*TUGAS YANG DIMINTA A:* Tuliskan kembali baris-baris data tersimpan, mulai dari baris yang memuat "Is point 721,323" sampai akhir data tersimpan, tanpa mengubah apa pun.

*KUTIPAN:*
* * *

Sejak awal perlawanan melawan Prancis, Viet minh menyusun banyak program land reform yang radikal. Ia mengambil pola Komunis Cina dalam meletakkan perjuangan melawan invasi asing di atas pelaksanaan konflik kelas yang segera. Tekanan utama secara ekonomi ditempatkan di atas peningkatan produksi pertanian, secara sosial di atas suatu pengurangan sewa dan tingkat pembayaran bunga. Karena petani pemilik lebih meluas di utara daripada di selatan, sementara keluhan utama petani terpusat pada sewa dan riba tanah yang tinggi, dengan demikian kebijakannya adalah segaris dengan kepentingan segera populasi petani. Lebih jauh, Viet Minh mengakui bahwa suatu perubahan utama struktur sosial dan politik akan mendahului mobilisasi petani miskin dan menengah melawan orang kaya di desa-desa, daripada mengikutinya:

Dalam rangka meneruskan perjuangan anti-feodal di Vietnam, lebih diperlukan memasukannya sebagai suatu prasyarat transformasi struktur sosial yang radikal di mana akan menjadikan para petani yang tereksploitasi pecah ke dalam lingkaran ganas yang dibatasi (Le Chau, 1966a, 72).

Meskipun begitu, sejumlah kecil land reform dilaksanakan, sebagian melalui penyitaan tanah yang dimiliki orang Prancis dan musuh-musuh Viet Minh, sebagian melalui pendudukan tanah yang dikuasai oleh kelompok keagamaan yang bermusuhan pada pemberontak, terutama Katolik. Di antara tahun 1945 dan 1953, Viet Minh mendistribusikan 310.210 hektar, atau 15 persen total tanah garapan di Vietnam Utara, dengan sekitar 17 persen rumah tangga petanu memperoleh tanah (Le Chau, 1966a, 108-109). Penambahan persentase yang dimiliki petani menengah ini dari 30,4 persen pada tahun 1945 ke 34,6 persen pada tahun 1953, oleh petani miskin dari 10,8 persen ke 15,6 persen, dan oleh para buruh pertanian dari 0,0 sampai 2,1 persen (1966a, 110). Sewa dikurangi 25 persen, hutang riba yang dikontrol sebelum Agustus 1945 dihapuskan, dan tingkat bunga ditetapkan pada 13 persen untuk pinjaman moneter dan 20 persen untuk pinjaman setimpal. Pada saat yang sama, produksi pengrajin, yang telah siap menerima dorongan selama periode lama isolasi dari pasar dunia yang ditandai oleh Perang Dunia II, menerima dukungan kuat Viet Minh; penambahan di produksi tekstil terutama tampak. Penambahan demikian mengijinkan Republik Hutan memperdagangkan kelebihan hasil bahkan dengan wilayah yang diduduki Prancis, sebuah perdagangan yang khususnya tampak meningkat dengan cepat dari tahun 1952 sampai 1954 (Le Chau, 1966, 96). Viet Minh juga terbuka pada seluruh pendirian industri di wilayahnya, memindahkan dan mengedarkan para pekerja terampil dan mesin-mesin di dalam pegunungan di mana perlengkapan relatif aman dari serangan musuh.

* * *

[Data tersimpan]
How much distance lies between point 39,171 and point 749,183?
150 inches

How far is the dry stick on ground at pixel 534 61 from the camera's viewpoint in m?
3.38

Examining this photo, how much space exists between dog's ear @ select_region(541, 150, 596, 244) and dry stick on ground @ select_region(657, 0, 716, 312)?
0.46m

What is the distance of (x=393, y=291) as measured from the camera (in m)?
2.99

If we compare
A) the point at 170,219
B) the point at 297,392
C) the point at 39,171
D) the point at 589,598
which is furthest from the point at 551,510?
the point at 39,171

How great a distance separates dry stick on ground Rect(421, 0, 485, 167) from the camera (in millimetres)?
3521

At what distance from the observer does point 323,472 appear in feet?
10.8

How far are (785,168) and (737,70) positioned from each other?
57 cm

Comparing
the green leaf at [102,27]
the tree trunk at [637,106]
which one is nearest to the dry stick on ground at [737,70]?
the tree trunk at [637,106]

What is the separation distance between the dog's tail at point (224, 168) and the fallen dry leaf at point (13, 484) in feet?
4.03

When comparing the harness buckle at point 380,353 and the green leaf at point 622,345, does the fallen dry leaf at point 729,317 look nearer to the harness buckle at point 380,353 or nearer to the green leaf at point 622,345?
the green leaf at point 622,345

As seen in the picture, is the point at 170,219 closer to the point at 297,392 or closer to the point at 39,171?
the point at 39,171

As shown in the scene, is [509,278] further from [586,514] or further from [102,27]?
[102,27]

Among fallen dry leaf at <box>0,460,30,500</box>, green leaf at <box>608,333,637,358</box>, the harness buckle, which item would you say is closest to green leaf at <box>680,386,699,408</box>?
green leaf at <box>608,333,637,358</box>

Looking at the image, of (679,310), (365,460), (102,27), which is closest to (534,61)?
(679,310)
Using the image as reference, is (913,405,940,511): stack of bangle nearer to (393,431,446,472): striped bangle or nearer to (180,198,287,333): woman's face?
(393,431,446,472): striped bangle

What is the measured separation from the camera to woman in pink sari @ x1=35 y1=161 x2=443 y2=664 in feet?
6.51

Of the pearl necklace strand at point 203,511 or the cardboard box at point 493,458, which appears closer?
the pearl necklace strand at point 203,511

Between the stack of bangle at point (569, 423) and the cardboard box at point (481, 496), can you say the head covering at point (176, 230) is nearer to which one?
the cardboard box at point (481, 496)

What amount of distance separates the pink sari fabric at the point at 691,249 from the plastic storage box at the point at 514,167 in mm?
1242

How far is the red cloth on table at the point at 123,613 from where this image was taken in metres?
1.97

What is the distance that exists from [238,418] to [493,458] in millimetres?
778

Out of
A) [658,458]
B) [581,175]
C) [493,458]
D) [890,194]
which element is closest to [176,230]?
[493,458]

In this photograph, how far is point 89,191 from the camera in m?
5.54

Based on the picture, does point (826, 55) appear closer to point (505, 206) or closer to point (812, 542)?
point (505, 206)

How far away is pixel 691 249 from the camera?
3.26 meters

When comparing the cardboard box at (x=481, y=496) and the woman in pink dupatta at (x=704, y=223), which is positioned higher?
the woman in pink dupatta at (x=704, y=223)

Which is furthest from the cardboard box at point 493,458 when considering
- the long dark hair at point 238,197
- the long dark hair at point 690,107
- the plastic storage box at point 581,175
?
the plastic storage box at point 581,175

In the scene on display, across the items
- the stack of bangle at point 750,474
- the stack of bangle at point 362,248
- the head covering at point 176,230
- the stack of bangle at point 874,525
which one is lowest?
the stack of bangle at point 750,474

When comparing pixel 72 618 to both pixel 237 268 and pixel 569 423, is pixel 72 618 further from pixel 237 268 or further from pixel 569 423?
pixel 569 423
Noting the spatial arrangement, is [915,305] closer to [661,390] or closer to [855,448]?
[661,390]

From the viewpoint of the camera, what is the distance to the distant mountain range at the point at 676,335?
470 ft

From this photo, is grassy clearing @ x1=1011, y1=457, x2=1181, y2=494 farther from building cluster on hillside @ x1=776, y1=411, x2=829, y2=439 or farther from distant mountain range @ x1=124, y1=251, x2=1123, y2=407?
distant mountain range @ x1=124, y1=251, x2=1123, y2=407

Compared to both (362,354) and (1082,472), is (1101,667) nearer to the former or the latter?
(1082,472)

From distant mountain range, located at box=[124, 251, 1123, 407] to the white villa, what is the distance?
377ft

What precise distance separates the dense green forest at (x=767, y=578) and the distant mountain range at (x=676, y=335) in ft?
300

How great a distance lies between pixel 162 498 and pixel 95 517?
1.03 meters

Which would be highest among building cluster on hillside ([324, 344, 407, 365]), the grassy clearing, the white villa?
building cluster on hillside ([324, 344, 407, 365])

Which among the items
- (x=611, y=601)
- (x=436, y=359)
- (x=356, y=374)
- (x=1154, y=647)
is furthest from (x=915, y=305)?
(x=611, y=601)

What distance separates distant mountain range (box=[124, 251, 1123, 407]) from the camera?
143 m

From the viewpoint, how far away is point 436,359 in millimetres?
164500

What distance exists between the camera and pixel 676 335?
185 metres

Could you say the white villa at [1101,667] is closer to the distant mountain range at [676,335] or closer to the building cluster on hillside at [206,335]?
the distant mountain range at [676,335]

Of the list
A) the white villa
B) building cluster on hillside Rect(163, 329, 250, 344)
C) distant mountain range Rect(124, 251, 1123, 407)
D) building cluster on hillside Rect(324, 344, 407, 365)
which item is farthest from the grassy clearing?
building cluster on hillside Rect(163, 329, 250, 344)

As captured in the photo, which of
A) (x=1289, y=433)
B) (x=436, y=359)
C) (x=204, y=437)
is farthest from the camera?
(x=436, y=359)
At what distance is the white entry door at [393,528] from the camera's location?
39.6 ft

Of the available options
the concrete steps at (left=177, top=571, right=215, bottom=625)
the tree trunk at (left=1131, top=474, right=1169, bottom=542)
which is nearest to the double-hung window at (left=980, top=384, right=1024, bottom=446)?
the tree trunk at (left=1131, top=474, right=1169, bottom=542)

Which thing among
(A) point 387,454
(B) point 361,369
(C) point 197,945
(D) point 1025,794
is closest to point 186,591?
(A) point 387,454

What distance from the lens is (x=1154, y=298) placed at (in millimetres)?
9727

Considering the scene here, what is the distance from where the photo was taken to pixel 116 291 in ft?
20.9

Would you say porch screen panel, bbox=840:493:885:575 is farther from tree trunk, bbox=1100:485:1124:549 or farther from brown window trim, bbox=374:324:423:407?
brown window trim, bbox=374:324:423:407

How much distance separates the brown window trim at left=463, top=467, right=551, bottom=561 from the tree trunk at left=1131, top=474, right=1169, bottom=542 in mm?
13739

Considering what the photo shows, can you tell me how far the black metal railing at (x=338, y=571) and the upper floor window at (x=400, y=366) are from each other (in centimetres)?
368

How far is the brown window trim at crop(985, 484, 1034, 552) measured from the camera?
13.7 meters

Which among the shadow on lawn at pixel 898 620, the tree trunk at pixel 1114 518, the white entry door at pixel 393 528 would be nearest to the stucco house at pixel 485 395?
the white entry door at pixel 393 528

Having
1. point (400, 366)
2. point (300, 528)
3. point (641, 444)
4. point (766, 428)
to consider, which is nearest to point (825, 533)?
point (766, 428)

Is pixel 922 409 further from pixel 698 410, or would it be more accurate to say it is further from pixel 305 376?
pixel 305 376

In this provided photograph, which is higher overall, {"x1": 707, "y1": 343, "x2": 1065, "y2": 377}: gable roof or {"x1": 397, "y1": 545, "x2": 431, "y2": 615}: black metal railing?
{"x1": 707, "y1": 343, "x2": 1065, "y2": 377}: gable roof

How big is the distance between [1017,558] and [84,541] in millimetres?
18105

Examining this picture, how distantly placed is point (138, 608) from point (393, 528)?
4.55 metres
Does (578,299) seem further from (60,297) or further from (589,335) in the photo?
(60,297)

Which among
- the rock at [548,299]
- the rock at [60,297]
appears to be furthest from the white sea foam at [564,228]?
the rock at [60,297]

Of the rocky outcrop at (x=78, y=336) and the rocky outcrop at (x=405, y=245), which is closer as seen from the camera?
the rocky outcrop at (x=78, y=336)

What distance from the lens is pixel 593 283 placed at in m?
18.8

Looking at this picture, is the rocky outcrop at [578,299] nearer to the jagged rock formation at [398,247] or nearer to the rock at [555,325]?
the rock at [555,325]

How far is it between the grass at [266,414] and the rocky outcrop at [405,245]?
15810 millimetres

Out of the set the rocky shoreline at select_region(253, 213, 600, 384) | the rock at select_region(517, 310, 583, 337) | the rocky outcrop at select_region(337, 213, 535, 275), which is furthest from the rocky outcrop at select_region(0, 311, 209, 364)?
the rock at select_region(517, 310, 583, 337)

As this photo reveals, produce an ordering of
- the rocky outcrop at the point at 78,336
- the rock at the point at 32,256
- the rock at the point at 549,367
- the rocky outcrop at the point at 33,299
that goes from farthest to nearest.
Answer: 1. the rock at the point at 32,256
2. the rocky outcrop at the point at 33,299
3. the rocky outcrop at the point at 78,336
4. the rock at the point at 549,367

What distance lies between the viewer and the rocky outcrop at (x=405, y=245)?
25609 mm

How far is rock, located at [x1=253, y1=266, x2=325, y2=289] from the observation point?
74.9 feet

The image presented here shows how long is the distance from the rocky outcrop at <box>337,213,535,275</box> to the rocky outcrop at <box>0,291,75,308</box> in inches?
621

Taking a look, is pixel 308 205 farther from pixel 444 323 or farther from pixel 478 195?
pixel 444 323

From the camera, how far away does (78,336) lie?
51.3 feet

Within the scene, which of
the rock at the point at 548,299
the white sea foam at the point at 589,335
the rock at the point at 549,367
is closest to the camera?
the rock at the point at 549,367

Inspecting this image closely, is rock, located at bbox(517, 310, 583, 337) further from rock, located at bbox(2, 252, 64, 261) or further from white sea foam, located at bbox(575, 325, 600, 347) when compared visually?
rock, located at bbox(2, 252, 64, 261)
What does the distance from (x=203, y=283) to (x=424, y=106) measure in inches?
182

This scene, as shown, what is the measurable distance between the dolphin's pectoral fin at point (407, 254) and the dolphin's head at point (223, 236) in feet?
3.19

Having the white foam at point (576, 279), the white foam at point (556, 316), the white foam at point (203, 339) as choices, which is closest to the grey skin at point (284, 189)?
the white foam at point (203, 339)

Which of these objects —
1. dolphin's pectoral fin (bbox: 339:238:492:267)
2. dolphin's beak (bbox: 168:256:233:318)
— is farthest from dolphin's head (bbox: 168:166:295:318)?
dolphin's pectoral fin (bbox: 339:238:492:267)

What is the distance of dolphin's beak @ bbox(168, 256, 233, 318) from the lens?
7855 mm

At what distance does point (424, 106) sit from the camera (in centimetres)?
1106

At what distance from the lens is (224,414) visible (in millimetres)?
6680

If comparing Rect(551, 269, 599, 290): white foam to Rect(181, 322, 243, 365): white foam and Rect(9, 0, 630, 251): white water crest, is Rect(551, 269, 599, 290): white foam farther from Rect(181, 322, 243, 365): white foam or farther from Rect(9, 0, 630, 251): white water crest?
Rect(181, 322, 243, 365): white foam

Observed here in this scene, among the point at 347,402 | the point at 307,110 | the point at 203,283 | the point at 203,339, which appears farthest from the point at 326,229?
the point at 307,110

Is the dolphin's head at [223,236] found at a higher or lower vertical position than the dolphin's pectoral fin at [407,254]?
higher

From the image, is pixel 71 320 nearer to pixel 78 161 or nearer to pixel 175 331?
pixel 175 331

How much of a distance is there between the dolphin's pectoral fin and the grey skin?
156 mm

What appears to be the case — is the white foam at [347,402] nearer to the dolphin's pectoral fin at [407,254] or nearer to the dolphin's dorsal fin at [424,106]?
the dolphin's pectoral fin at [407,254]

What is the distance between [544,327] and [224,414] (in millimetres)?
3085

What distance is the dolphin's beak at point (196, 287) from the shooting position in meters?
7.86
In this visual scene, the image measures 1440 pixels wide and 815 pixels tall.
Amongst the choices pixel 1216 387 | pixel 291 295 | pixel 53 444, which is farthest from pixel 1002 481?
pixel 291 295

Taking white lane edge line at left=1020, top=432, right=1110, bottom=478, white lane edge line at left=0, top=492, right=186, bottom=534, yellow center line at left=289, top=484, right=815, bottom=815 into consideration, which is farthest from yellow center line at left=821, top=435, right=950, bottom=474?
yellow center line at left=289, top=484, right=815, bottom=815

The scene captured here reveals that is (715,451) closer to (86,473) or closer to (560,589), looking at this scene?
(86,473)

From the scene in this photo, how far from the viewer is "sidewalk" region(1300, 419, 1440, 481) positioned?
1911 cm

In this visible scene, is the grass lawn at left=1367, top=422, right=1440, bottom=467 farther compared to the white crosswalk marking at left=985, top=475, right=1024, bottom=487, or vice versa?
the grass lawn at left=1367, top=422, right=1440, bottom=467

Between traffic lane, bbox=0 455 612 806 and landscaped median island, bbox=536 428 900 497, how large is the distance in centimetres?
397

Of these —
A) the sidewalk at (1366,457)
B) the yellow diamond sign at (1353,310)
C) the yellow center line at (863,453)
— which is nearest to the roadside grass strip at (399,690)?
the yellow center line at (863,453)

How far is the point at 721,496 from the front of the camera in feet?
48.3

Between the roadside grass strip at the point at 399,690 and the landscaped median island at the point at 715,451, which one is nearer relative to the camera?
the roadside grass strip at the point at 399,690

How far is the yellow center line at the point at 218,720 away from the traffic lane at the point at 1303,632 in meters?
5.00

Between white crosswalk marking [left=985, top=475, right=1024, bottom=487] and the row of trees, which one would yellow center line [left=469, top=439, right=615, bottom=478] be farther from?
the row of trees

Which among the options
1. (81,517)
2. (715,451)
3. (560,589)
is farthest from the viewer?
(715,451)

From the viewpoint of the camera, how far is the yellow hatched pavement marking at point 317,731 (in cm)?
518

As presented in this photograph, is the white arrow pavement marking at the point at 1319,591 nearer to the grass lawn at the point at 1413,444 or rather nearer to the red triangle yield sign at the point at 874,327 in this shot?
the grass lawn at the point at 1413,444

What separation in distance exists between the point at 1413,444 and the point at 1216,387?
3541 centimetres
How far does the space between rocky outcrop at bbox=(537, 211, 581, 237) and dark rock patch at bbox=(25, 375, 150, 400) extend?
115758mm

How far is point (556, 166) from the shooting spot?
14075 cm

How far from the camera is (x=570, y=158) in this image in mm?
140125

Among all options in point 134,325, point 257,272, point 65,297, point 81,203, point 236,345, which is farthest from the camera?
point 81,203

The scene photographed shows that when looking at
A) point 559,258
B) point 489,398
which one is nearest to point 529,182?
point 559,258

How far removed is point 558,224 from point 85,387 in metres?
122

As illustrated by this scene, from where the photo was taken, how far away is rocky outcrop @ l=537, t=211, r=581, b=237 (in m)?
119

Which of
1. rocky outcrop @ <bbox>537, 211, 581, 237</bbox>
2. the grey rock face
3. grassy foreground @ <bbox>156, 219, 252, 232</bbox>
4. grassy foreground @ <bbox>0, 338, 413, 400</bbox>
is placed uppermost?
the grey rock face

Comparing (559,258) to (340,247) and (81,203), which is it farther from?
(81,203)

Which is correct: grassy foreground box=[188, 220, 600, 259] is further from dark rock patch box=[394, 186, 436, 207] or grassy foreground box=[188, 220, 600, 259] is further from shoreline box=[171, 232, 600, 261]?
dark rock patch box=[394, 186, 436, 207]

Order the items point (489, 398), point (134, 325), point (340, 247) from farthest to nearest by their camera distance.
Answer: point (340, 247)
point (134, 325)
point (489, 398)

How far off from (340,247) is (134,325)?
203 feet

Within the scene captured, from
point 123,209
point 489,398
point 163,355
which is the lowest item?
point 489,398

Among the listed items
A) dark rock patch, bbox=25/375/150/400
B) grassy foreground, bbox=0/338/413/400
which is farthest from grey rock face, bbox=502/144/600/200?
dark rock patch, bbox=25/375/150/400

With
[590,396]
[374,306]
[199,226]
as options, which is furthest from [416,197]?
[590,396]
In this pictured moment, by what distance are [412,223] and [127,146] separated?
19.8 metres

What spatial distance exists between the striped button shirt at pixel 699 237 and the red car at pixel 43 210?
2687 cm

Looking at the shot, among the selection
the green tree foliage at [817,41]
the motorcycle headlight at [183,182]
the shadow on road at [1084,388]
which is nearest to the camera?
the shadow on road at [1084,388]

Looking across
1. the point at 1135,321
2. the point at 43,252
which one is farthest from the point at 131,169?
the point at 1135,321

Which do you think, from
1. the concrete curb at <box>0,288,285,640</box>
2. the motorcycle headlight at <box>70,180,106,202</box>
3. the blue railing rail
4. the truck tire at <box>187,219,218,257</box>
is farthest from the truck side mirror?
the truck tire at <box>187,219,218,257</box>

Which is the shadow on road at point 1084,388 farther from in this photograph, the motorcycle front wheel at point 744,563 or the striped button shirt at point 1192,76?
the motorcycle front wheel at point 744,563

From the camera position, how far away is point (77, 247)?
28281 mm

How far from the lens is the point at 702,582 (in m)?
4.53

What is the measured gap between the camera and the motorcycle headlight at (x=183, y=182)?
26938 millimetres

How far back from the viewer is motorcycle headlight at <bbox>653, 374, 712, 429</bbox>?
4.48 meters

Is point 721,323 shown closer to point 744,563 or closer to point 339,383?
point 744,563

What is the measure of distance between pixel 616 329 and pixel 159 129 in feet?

* * *

*TUGAS YANG DIMINTA B:*
Jawab pertanyaan berikut berdasarkan kutipan tentang land reform Viet Minh.
(i) Pola siapa yang diambil Viet Minh dalam mendahulukan perjuangan melawan invasi asing?
(ii) Berapa hektar tanah yang didistribusikan Viet Minh di antara tahun 1945 dan 1953?
(iii) Berapa persen sewa dikurangi?

*HASIL TUGAS A:*
Is point 721,323 shown closer to point 744,563 or closer to point 339,383?
point 744,563

What is the measure of distance between pixel 616 329 and pixel 159 129 in feet?

*HASIL TUGAS B:*
(i) Komunis Cina.
(ii) 310.210 hektar.
(iii) 25 persen.